INSTRUCTION
Could you write out every entry exactly as it stands?
______
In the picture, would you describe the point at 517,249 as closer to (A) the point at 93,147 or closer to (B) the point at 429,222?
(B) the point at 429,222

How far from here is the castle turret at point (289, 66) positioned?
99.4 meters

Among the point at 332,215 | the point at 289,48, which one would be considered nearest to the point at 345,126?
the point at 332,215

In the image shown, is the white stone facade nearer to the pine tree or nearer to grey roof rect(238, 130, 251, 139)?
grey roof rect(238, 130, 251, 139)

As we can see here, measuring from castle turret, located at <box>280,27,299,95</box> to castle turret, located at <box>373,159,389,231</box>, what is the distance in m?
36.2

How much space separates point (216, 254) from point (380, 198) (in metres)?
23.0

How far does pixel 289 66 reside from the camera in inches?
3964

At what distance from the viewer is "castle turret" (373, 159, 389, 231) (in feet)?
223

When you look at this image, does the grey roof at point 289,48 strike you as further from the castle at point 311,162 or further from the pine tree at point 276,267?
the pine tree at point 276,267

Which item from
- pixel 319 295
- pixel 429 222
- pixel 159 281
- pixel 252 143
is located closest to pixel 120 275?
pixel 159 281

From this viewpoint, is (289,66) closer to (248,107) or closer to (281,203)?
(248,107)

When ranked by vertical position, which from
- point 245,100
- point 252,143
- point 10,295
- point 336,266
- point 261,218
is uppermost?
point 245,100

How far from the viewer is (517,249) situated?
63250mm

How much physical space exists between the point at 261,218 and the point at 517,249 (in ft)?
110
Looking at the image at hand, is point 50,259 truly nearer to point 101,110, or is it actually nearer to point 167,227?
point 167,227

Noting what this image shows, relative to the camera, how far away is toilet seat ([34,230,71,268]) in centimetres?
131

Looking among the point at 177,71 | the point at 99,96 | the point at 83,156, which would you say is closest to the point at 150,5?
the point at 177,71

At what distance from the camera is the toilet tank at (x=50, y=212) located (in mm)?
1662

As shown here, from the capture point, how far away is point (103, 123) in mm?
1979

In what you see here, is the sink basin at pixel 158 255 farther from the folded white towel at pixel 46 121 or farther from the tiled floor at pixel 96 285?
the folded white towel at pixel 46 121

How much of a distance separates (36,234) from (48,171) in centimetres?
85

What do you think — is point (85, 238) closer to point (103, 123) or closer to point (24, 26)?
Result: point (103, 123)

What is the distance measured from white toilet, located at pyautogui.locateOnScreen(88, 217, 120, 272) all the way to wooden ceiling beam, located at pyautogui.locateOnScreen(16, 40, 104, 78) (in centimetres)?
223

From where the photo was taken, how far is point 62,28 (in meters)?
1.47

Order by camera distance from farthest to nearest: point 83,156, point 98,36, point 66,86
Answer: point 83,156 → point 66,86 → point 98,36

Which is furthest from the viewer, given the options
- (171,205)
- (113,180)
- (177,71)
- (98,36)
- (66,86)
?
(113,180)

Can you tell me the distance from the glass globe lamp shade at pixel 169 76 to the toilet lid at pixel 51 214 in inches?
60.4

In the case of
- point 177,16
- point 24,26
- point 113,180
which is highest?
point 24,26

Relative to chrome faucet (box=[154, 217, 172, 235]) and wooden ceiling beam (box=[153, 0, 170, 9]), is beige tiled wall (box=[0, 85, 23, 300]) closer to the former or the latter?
______
RESULT OF THE TASK
In the picture, would you describe the point at 517,249 as closer to (A) the point at 93,147 or closer to (B) the point at 429,222?
(B) the point at 429,222

How far from here is the castle turret at point (289, 66) positioned?
99.4 meters

Among the point at 332,215 | the point at 289,48, which one would be considered nearest to the point at 345,126?
the point at 332,215

In the image shown, is the white stone facade nearer to the pine tree or nearer to grey roof rect(238, 130, 251, 139)?
grey roof rect(238, 130, 251, 139)

As we can see here, measuring from castle turret, located at <box>280,27,299,95</box> to castle turret, located at <box>373,159,389,231</box>, what is the distance in m?
36.2

How much space separates point (216, 254) from point (380, 198) (in metres)?
23.0

How far does pixel 289 66 reside from the camera in inches?
3964

At what distance from the viewer is "castle turret" (373, 159, 389, 231) (in feet)?
223

When you look at this image, does the grey roof at point 289,48 strike you as further from the castle at point 311,162 or further from the pine tree at point 276,267?
the pine tree at point 276,267

Which item from
- pixel 319 295
- pixel 429 222
- pixel 159 281
- pixel 252 143
is located closest to pixel 120 275?
pixel 159 281

From this viewpoint, is (289,66) closer to (248,107) or closer to (281,203)?
(248,107)

When ranked by vertical position, which from
- point 245,100
- point 252,143
- point 10,295
- point 336,266
- point 261,218
is uppermost?
point 245,100

How far from the viewer is (517,249) situated?
63250mm

How much physical space exists between the point at 261,218 and the point at 517,249 (in ft)?
110
Looking at the image at hand, is point 50,259 truly nearer to point 101,110, or is it actually nearer to point 167,227?
point 167,227

Noting what this image shows, relative to the camera, how far away is toilet seat ([34,230,71,268]) in centimetres?
131

Looking among the point at 177,71 | the point at 99,96 | the point at 83,156, which would you say is closest to the point at 150,5?
the point at 177,71

At what distance from the camera is the toilet tank at (x=50, y=212) located (in mm)?
1662

As shown here, from the capture point, how far away is point (103, 123) in mm?
1979

In what you see here, is the sink basin at pixel 158 255 farther from the folded white towel at pixel 46 121 or farther from the tiled floor at pixel 96 285?
the folded white towel at pixel 46 121

How much of a distance separates (36,234) from (48,171) in centimetres?
85

What do you think — is point (85, 238) closer to point (103, 123) or closer to point (24, 26)?
Result: point (103, 123)

What is the distance measured from white toilet, located at pyautogui.locateOnScreen(88, 217, 120, 272) all the way to wooden ceiling beam, located at pyautogui.locateOnScreen(16, 40, 104, 78) (in centimetres)?
223

From where the photo was taken, how far is point 62,28 (in meters)?
1.47

Order by camera distance from farthest to nearest: point 83,156, point 98,36, point 66,86
Answer: point 83,156 → point 66,86 → point 98,36

Which is furthest from the viewer, given the options
- (171,205)
- (113,180)
- (177,71)
- (98,36)
- (66,86)
?
(113,180)

Can you tell me the distance from the glass globe lamp shade at pixel 169 76 to the toilet lid at pixel 51 214 in inches?
60.4

In the case of
- point 177,16
- point 24,26
- point 113,180
which is highest?
point 24,26

Relative to chrome faucet (box=[154, 217, 172, 235]) and wooden ceiling beam (box=[153, 0, 170, 9]), is beige tiled wall (box=[0, 85, 23, 300]) closer to the former or the latter?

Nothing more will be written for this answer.